Deploying Machine Learning Models in the Cloud

For software development there are many methodologies, patterns and techniques to build, deploy and run applications. DevOps is the state of the art methodology which describes a software engineering culture with a holistic view of software development and operation.

For data science there is a lot of information how machine and deep learning models can be built. The operational aspects seem to still be evolving. I’m currently trying to understand better how to deploy models in the cloud and how to use them efficiently in applications. Below are some of my findings so far.

In the simplest case models provided by data scientists and models extended by developers can be wrapped in Docker containers and accessed via REST APIs. The Docker containers can be run, for example, on Kubernetes or on serverless platforms like OpenWhisk. When building Flask based web applications, the models could even be packaged and run in the same container.

While this works for prototypes and quick evaluations, there are several other aspects you need to take into account when deploying models to production environments.

Versioning

As for other services and APIs multiple versions need to be handled. At a minimum it should be possible to roll out new models via blue-green deployments. Furthermore traffic management functionality like canary deployments and A/B testing is often required for sophisticated production applications.

Inference Pipelines

In order to run inferences, applications have to provide the input in a certain format as expected by the models. In some cases this means that the data needs to be formatted first. For example in a visual recognition scenario the application might have to convert a JPG image into a JSON structure. Vise versa the output of the model might not have the format the application requires.

Additionally sometimes it’s more efficient to do batch invocations rather than causing network traffic for every single request. Sometimes multiple models are invoked at the same time and the responses are sent together back to the applications.

So rather than deploying only the core model, inference pipelines should be deployed and made available as service.

Inference Model Optimizations

I blogged about how to deploy models to edge devices via TensorFlow Lite and TensorFlow.js. In both cases models need to be optimized in terms of model size, memory usage, battery usage, etc. To achieve this, one method is to remove dropouts from the graph. Dropouts are used during training to prevent overfitting models. At runtime, when running predictions, they are not needed.

Another method to optimize models is quantization. Weights in graphs are often defined via floats. When using integers instead however, the sizes of the models are reduced significantly while the accuracy is only affected minimally or not at all.

Similarly to optimizations for mobile devices, optimizations are done before deploying models to the cloud.

Standard Requirements for Services

As for other services authentication and authorization need to be handled. In order to make models accessible to multiple applications and developers, API Management is desirable.

REST APIs are not the only way to expose models. Maybe other protocols like gRPC or messaging based systems are better options for specific scenarios.

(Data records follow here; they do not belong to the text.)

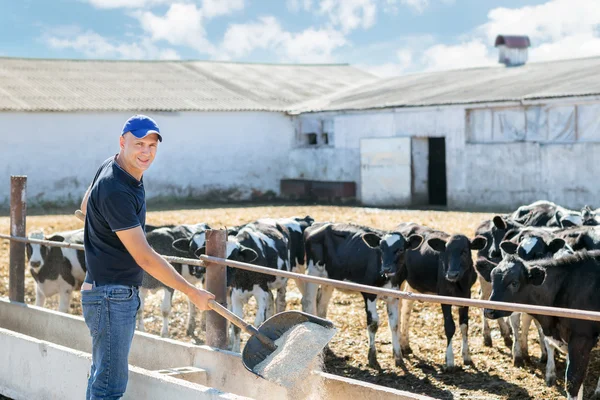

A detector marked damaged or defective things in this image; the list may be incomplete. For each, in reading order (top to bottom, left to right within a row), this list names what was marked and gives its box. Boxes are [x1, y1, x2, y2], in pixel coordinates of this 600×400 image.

rusty metal post [9, 176, 26, 304]
rusty metal post [204, 230, 227, 348]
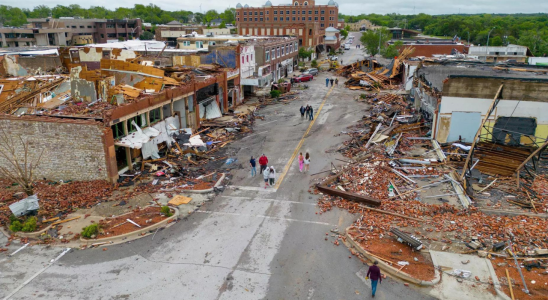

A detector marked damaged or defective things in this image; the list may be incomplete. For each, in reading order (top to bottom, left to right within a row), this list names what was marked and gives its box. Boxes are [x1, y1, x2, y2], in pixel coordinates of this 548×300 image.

damaged awning [114, 120, 159, 149]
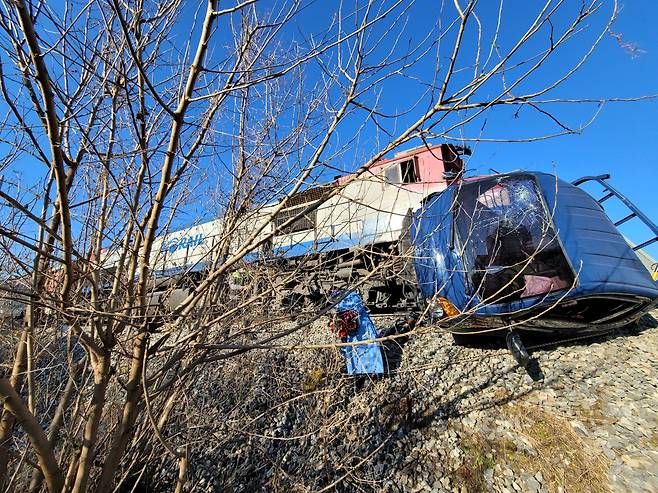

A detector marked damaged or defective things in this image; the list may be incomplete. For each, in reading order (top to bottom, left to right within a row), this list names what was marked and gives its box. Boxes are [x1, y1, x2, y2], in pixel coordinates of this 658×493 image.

shattered glass [454, 175, 572, 302]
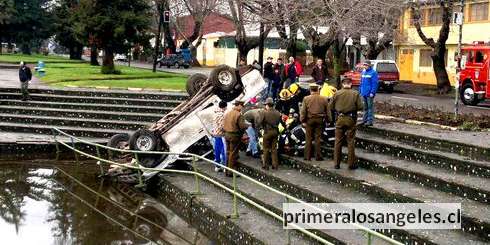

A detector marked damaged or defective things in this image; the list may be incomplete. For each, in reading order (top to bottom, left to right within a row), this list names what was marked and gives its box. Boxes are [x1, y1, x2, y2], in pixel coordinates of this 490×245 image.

overturned white pickup truck [108, 65, 268, 182]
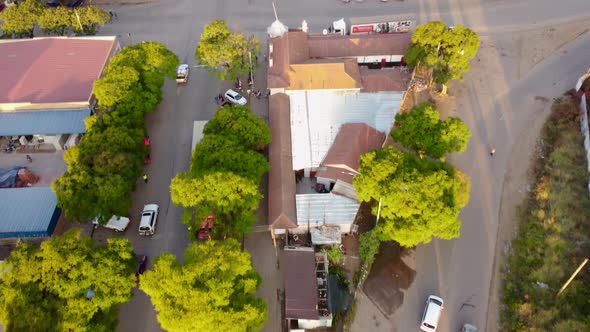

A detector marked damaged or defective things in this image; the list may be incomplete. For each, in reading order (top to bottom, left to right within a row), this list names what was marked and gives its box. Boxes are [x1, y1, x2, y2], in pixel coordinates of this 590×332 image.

brown rusty roof [0, 36, 117, 104]
brown rusty roof [290, 58, 364, 89]
brown rusty roof [308, 32, 414, 58]
brown rusty roof [360, 66, 412, 92]
brown rusty roof [270, 93, 298, 228]
brown rusty roof [316, 123, 386, 184]
brown rusty roof [284, 249, 320, 320]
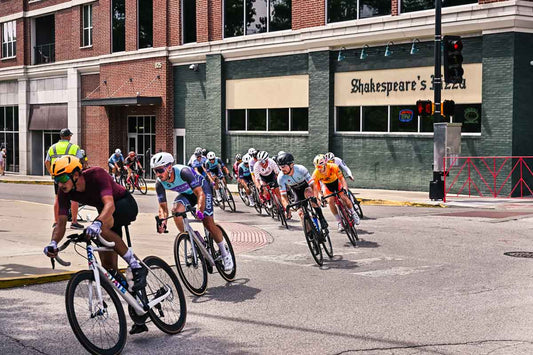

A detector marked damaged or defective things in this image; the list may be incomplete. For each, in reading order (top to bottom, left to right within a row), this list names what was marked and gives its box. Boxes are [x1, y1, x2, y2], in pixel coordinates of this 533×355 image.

pavement crack [0, 332, 50, 354]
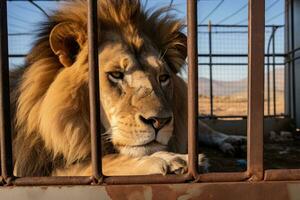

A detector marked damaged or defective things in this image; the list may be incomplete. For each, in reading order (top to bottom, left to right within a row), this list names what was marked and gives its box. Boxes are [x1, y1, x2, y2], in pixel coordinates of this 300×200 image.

rusty bar [246, 0, 264, 181]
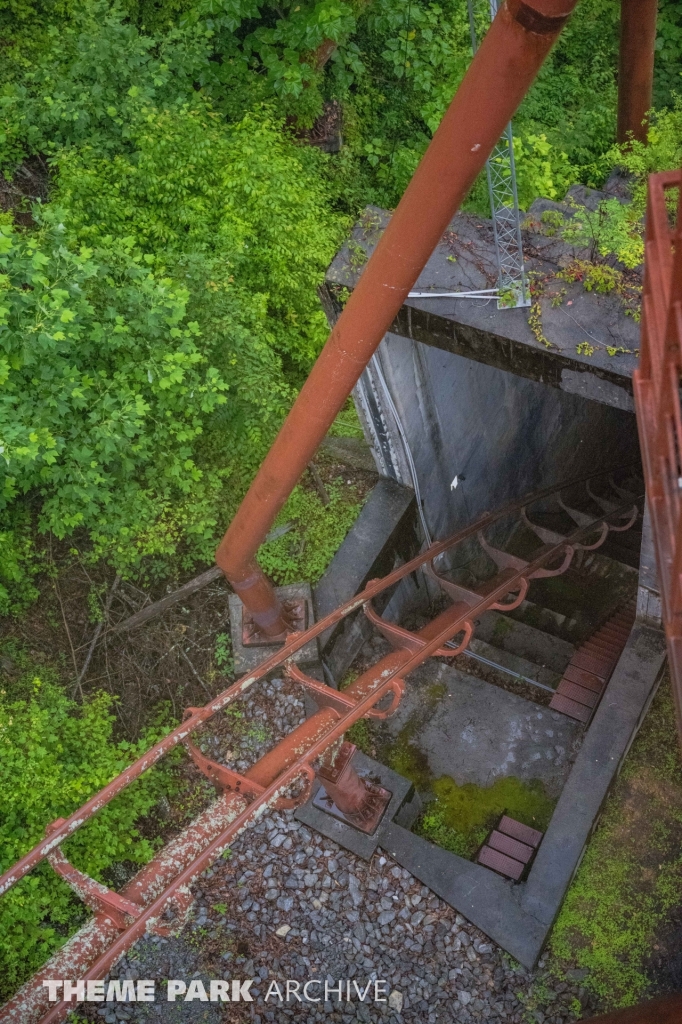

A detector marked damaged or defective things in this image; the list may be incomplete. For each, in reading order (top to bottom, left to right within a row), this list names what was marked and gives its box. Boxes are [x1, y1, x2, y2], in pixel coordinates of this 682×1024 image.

rust streak on steel [0, 468, 630, 901]
rust streak on steel [0, 491, 638, 1019]
rust streak on steel [214, 0, 577, 638]
rusted red support column [215, 0, 577, 634]
rusted red support column [614, 0, 655, 146]
rust streak on steel [614, 0, 655, 146]
rust streak on steel [630, 169, 679, 745]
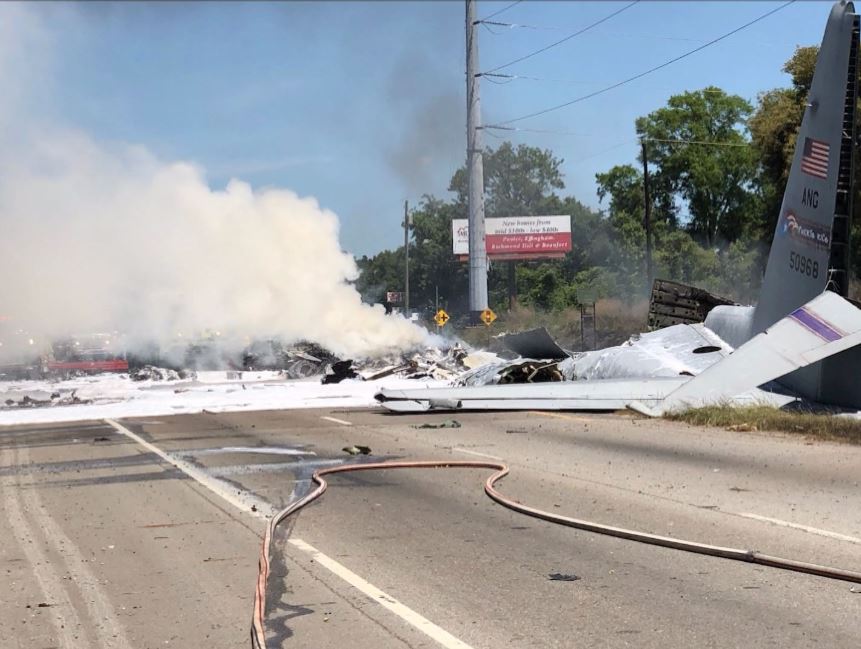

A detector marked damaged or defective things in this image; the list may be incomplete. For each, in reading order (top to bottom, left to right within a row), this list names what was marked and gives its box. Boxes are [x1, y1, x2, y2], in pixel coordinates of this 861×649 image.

crashed c-130 aircraft [378, 0, 861, 412]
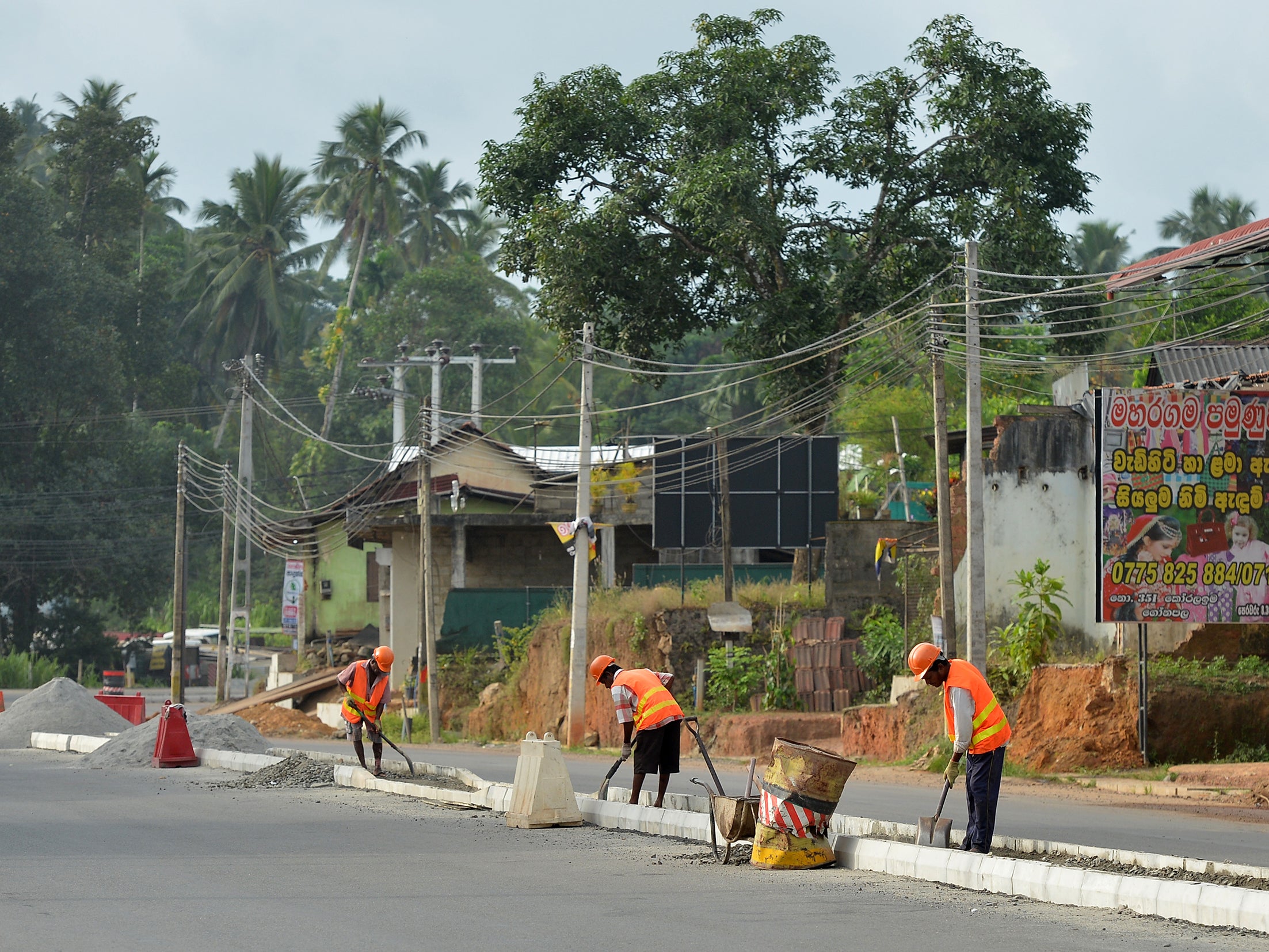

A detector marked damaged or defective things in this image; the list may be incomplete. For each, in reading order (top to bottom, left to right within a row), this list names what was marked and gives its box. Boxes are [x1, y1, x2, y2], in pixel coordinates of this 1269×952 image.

rusty yellow barrel [751, 736, 852, 873]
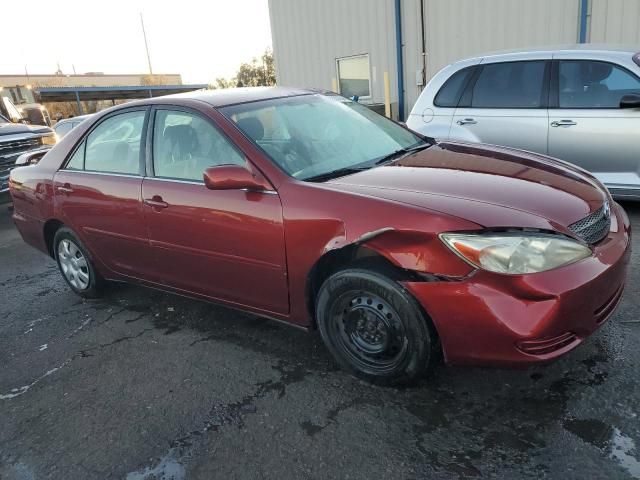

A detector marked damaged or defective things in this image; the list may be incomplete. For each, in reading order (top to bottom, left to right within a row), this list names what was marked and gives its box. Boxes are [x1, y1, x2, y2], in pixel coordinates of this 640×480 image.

cracked headlight [440, 232, 592, 274]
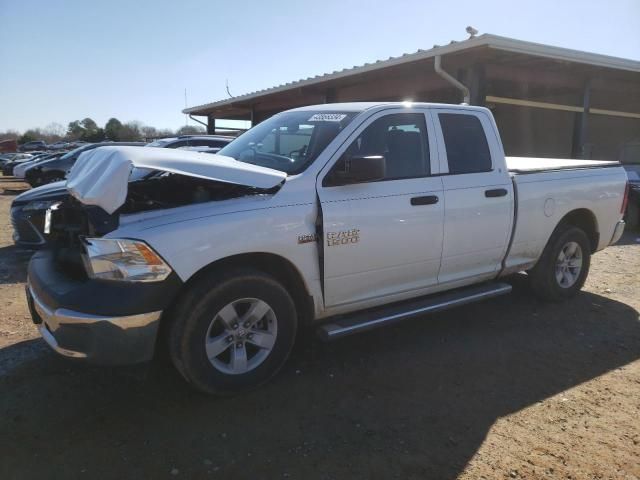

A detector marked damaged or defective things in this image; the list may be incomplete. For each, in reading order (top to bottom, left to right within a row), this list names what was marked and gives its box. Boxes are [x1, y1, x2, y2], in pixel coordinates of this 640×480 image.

crumpled hood [65, 146, 284, 214]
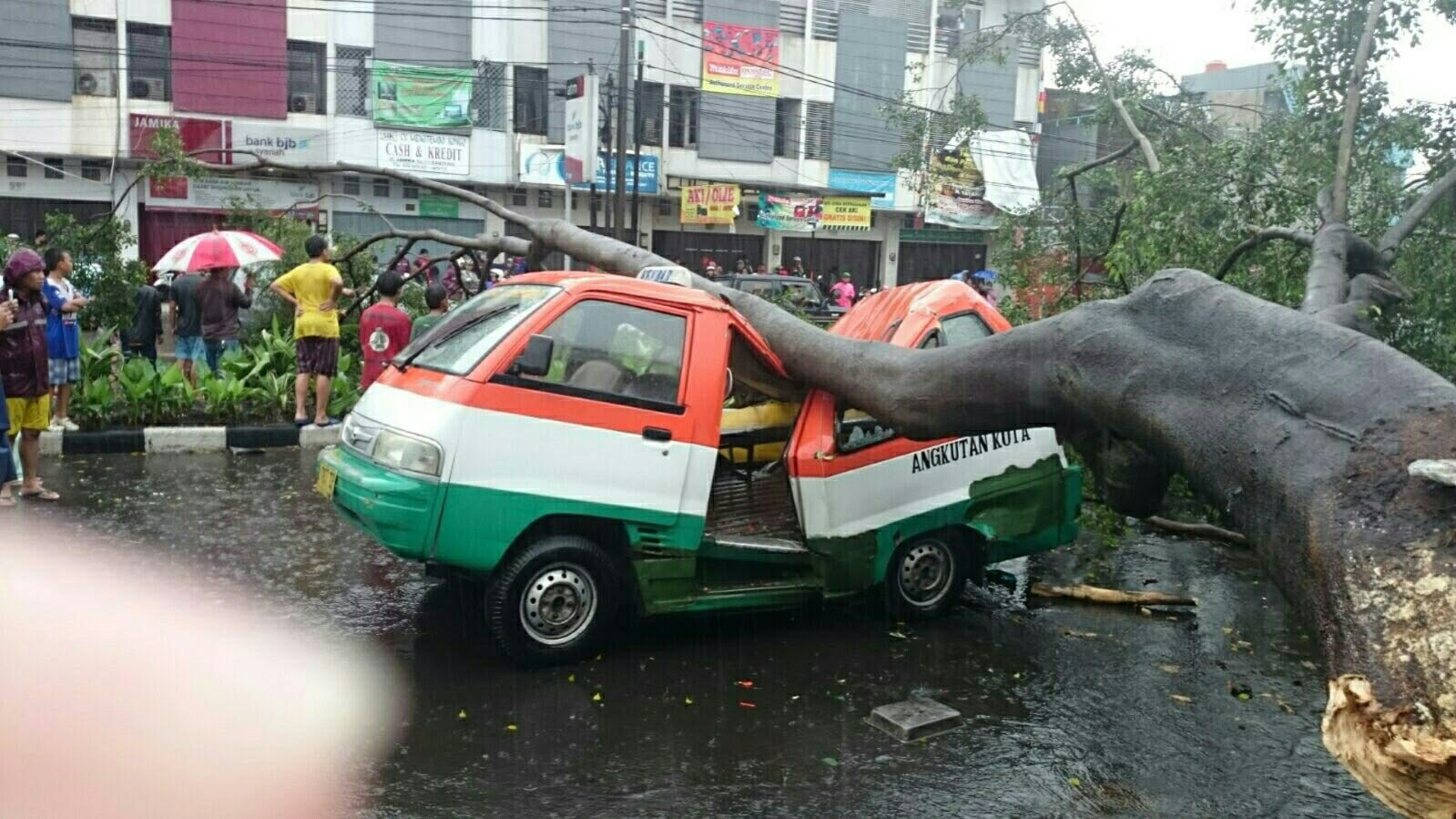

Services that run inferences need to be scalable and there needs to be monitoring functionality. In summary services that run inferences have the same requirements as all other services.

Available Frameworks

There are several frameworks to deploy models in the cloud. In the best case a framework should fulfill all requirements above and the framework should be serverless so that people can focus on the business logic rather than infrastructure. Below are a couple of frameworks and offerings that you might want to check out.

Watson Studio supports not only the training of models, but also deployments of models. These models can have different versions and can be invoked via REST APIs:

The models from the IBM Model Asset Exchange can be deployed easily to Kubernetes. Istio on top of Kubernetes supports traffic management, for example to do canary rollouts.

Seldon is an open source platform for deploying machine learning models on Kubernetes. It supports libraries like TensorFlow and Sklearn and REST and gRPC APIs. It can be used well together with the Fabric for Deep Learning. I like especially the capability to do what I call Inference Pipelines above.

TensorFlow Serving is a flexible, high-performance serving system for machine learning models with built-in support for TensorFlow models. It seems to be pretty powerful but when I tried it last year, it wasn’t that easy. I’m sure it has improved a lot since then. For example since recently TensorFlow Serving also supports REST and not only gRPC.

PipelineAI is a real-time enterprise AI platform and looks very promising. I’ve watched some of the great videos which describe not only PipelineAI, but also deployment strategies and concepts in general. Models are packaged in Docker containers and can be run on Kubernetes. While that part is open source, I’m not sure yet about other PipelineAI components which do the model optimizations and visualization.

Again, I’m only learning this topic myself currently, but maybe this article creates some awareness for the deployment requirements and options.